Revision as of 06:08, 16 January 2014

Relational Databases

  • Set of named relations (tables)
  • Each relation has a set of named attributes (columns)
  • Each tuple (row) has a value for each attribute
  • Each attribute has a type (or domain)
  • All queries return relations (tables), so it can said to be compositional or closed.

XML Data

  • Alternative to relational model to store data
  • Standard for data representation and exchange
  • Document format similar to HTML, however tags represent content instead of formatting.
  • XML consists of tagged elements which can be nested, attributes of elements and the text (values/data)
  • XML document can be thought of as a tree with values/text forming the leaves.

Relational vs XML

Relational XML
Structure Tables Hierarchical/Tree
Schema Fixed in advance Flexible, self-describing. e.g. all elements need not have same attributes. (In relational, we would need to have NULL values). Inconsistencies in the structure is NOT a problem.
Queries Relatively simple Complicated compared to Relational / SQL.
Ordering Fundamentally UNORDERED. e.g. Order by clause is required in SQL in case order is desired. Ordering is implied - e.g. the way the text is laid out in the XML document or in the Stream.
Implementation Mature - native implementation Add - on. (Underlying implementation is relational)

Well formed XML

  • Single root element
  • XML parser is used to validate XML.
  • DOM parser - treats XML as a document, SAX parser - treats XML as a stream.
  • Matched tags, proper nesting
  • Unique attributes within each element

Displaying XML

  • Since XML occurs a lot on the internet, a convenient way is required to display XML.
  • Use rule based languages such as CSS, XSL to translate XML to HTML.
  • XML document is fed to a CSS/XSL interpreter alongwith rules and a HTML document is generated.

Valid XML

  • Valid XML should adhere to requirements for well formed XML
  • Also should adhere to content-specific specifications : DTD/XSD
  • DTD is a grammar-like language for specifying elements, attributes, nesting, ordering, #occurrences
  • DTD/XSD offers the benefits of "typing" - can serve as a specification.

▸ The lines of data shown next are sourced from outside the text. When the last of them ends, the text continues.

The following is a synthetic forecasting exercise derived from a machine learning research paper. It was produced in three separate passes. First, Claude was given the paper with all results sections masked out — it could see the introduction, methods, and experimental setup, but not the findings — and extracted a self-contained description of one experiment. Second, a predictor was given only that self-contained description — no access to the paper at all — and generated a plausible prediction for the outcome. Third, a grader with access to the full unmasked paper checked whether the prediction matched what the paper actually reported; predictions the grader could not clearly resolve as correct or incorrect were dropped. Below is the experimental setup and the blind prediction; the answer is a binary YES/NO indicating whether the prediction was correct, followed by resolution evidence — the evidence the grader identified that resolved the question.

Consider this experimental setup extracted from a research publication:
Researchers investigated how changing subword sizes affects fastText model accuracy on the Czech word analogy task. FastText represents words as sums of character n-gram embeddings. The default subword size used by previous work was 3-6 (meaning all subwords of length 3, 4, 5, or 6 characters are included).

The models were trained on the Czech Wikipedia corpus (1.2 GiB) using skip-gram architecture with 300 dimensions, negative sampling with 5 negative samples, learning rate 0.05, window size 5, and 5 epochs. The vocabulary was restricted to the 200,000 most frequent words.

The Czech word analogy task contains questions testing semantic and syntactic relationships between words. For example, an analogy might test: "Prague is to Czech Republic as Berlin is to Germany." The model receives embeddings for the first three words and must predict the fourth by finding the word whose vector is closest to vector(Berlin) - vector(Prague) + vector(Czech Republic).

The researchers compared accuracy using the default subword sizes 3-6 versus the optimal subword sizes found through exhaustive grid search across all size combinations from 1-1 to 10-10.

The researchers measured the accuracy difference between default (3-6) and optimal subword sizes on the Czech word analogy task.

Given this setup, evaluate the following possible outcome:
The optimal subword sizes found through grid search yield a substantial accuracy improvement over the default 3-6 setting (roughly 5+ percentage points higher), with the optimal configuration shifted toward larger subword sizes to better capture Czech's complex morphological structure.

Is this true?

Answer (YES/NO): NO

Useful for data exchange.
  • Having no DTD offers flexibility of data.
  • DTD also can specify pointer types - an element can have an ID and another element can refer to it using an IDREF.

XSD

  • Like DTD, but more comprehensive.
  • XSD is written in XML itself.
  • Everything in DTD is string, in XSD e.g., we can specify that an attribute should be of a specific type.
  • Pointers can be typed, so we can enforce that a reference is made to a particular type and not just global like in DTD's
  • Also specify min/max constraints on elements

JSON

  • Like XML, JSON can be thought of as a data model - as an alternative to the relational data model.
  • Useful for semi-structured data
  • Designed originally for serializing data objects
  • JSON is human readable - often used for data interchange
  • JSON consists of base values, objects (label-value pairs), and arrays to hold either. Structure is recursive.
  • JSON vs Relational - JSON differs in how data is stored, schema is self-describing, ordering is present, query support is minimal unlike XQuery, XPath, XSLT, and is implemented typically in prog languages
  • JSON vs XML - XML more verbose/complex than JSON, like DTD, XSD, JSON has JSON schema.
  • XML model dont match with programming languages. Interface is clunky. This is called impedence mismatch - similar to Relational and prog languages.
  • JSON has a more direct mapping with prog languages.

Valid JSON

  • Adheres to basic structural requirements of JSON. (label-value pairs, arrays of values)
  • Can use JSON schema for semantic validation.


Relational Algebra

  • Relational algebra is the formal language that is the underpinning for implemented languages like SQL
  • Query (expression) on a set of results produces relation as a result.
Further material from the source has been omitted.